この男性従業員は性的暴行を働いたことを認めており、アリババはこれを「会社の方針に対する重大な違反」としている。グループの会長兼最高経営責任者(CEO)、ダニエル・チャン氏が従業員向けに送付したメモで分かった。
上級社員2人も、「従業員保護を最優先にしなかった」ため辞任したという。
アリババの広報担当者はCNN Businessへの声明の中で、「性的不品行は一切容認せず、すべての従業員に安全な労働環境を確保するのがアリババの方針だ」と強調した。
今回の問題は先週末にかけ、中国国内のソーシャルメディア上で広く取り上げられた。以前からアリババをはじめとする同国のハイテク企業は、当局からのすさまじい監視の目にさらされている。
疑惑が発覚したのは被害者自身のものとみられる匿名の投稿がきっかけだった。アリババ社内のウェブサイトで公表されたこの投稿は、中国の大手SNS「微博(ウェイボー)」で拡散した。
8000語に及ぶ説明文の中で被害者の女性は、中国東部の済南に出張した際、上司から暴行されたと訴えている。女性はその時、酒に酔っていたという。
CNN Businessは投稿内容の信憑(しんぴょう)性を確認していない。
済南の警察は8日、ウェイボーで事件に関する捜査に着手したと発表した。
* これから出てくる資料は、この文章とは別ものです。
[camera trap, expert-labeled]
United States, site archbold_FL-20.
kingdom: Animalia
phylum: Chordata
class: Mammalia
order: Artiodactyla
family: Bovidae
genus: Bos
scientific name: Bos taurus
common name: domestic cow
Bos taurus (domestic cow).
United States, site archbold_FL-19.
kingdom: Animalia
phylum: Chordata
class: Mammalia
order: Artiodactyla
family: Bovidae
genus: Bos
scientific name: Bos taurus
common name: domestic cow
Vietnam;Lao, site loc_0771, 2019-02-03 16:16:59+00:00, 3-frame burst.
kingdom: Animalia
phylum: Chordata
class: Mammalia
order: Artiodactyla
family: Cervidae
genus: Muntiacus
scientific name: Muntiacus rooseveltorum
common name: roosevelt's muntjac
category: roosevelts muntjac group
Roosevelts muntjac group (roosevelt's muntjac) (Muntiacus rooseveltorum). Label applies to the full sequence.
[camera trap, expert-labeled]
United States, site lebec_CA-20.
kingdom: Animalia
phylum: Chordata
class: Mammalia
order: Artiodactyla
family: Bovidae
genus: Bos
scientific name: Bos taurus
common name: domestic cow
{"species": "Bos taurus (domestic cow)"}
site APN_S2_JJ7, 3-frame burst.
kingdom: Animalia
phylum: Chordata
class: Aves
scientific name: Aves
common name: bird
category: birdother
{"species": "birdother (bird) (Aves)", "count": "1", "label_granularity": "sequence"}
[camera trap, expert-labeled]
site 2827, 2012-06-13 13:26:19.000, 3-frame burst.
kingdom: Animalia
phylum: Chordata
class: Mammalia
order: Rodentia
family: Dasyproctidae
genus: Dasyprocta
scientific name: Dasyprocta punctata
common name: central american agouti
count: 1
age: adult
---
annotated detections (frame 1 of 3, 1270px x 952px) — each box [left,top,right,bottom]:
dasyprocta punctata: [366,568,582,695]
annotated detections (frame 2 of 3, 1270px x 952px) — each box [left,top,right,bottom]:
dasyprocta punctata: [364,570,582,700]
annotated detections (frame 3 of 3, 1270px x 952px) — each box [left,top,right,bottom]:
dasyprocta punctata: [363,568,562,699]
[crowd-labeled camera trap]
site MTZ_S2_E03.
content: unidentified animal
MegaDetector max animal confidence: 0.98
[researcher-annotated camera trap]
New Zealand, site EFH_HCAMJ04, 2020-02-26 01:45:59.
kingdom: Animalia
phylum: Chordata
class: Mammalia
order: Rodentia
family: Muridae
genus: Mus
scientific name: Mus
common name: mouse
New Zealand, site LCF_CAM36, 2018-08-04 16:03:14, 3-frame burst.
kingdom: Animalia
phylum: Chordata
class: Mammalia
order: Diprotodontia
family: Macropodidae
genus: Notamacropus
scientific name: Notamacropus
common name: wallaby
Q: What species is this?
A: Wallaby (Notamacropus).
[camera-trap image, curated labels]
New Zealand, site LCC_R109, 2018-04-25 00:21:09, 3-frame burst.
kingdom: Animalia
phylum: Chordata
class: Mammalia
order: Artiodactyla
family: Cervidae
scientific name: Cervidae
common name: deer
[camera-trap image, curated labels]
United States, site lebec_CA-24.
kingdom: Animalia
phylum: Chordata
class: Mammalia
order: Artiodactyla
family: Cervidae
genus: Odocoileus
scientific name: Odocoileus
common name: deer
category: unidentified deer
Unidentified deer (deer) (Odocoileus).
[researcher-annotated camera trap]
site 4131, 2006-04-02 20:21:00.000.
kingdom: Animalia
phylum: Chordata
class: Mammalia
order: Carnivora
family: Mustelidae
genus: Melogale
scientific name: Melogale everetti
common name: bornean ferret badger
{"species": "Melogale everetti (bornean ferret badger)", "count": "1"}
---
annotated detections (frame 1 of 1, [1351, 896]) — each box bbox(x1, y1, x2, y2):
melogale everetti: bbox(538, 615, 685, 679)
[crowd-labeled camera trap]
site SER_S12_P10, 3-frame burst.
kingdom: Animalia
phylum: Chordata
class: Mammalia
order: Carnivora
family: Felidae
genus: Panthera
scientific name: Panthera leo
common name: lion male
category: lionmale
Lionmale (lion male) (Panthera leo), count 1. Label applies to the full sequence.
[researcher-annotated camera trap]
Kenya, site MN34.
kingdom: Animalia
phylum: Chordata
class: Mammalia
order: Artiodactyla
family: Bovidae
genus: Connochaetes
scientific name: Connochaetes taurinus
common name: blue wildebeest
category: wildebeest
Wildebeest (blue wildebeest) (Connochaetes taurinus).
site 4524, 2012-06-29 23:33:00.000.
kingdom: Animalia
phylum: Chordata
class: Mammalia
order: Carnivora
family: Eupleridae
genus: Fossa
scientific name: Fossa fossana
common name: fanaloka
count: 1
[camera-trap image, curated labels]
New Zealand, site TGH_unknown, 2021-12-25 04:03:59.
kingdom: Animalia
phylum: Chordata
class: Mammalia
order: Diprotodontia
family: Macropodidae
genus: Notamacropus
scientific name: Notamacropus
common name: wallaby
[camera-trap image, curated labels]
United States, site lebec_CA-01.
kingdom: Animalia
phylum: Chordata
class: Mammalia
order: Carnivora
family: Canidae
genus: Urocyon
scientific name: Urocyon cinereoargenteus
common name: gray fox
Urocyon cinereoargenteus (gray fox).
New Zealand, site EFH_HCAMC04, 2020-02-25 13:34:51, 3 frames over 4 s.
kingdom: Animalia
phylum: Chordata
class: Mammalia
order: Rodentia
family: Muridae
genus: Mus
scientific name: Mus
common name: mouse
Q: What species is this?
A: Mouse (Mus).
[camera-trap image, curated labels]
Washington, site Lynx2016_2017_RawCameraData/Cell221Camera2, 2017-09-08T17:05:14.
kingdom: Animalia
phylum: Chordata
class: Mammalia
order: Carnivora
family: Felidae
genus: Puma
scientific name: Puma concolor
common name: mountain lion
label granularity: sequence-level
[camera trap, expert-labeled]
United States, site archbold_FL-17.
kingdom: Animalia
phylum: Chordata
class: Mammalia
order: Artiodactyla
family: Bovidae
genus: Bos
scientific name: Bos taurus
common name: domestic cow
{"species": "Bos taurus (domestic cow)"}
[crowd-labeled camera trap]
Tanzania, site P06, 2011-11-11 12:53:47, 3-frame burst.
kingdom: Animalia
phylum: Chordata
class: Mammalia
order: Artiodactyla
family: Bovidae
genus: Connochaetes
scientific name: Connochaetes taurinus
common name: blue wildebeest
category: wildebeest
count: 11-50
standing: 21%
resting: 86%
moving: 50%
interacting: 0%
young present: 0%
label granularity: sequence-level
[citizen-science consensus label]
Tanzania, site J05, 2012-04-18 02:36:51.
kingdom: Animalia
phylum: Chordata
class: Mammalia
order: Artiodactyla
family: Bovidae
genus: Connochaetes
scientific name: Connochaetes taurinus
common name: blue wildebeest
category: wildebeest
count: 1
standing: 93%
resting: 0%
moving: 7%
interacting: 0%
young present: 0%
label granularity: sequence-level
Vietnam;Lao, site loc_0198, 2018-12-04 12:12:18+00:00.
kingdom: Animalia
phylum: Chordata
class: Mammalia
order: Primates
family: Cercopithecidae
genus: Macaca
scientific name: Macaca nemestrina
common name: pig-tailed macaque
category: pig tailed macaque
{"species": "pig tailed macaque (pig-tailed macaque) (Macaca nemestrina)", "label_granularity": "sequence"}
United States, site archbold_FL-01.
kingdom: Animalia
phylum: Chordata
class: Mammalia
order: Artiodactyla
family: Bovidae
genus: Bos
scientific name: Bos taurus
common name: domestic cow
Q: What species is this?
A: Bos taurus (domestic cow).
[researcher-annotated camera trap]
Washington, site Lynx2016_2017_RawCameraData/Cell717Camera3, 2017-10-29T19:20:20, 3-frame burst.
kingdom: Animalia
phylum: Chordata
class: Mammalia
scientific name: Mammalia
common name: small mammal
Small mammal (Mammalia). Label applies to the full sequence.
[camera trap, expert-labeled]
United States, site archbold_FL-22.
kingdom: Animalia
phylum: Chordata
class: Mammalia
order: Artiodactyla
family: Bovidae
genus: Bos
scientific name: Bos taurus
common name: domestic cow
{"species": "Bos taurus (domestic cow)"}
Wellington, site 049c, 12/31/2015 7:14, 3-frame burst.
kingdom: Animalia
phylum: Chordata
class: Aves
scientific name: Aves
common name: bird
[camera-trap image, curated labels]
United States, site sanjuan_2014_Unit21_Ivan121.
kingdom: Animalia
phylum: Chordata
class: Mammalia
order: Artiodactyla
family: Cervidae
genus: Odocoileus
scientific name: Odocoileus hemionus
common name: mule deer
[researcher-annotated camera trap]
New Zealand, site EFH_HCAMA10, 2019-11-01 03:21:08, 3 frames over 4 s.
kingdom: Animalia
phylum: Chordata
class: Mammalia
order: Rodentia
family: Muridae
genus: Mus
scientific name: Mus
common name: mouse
加害者とされる従業員は、これまでのところいかなる罪でも訴追されていない。
チャン会長兼CEOは、同社の人材活用の責任者もけん責処分を受けたとしたうえで、今後従業員が被害を通報するための専用経路を設置する考えを示した。
また事件を受けて「飲酒を強要する文化」の存在が浮き彫りになったとも認めた。中国ではビジネス上の契約や提携関係を結ぶ上で、大量のアルコールを摂取する場を設けるのが好まれるという。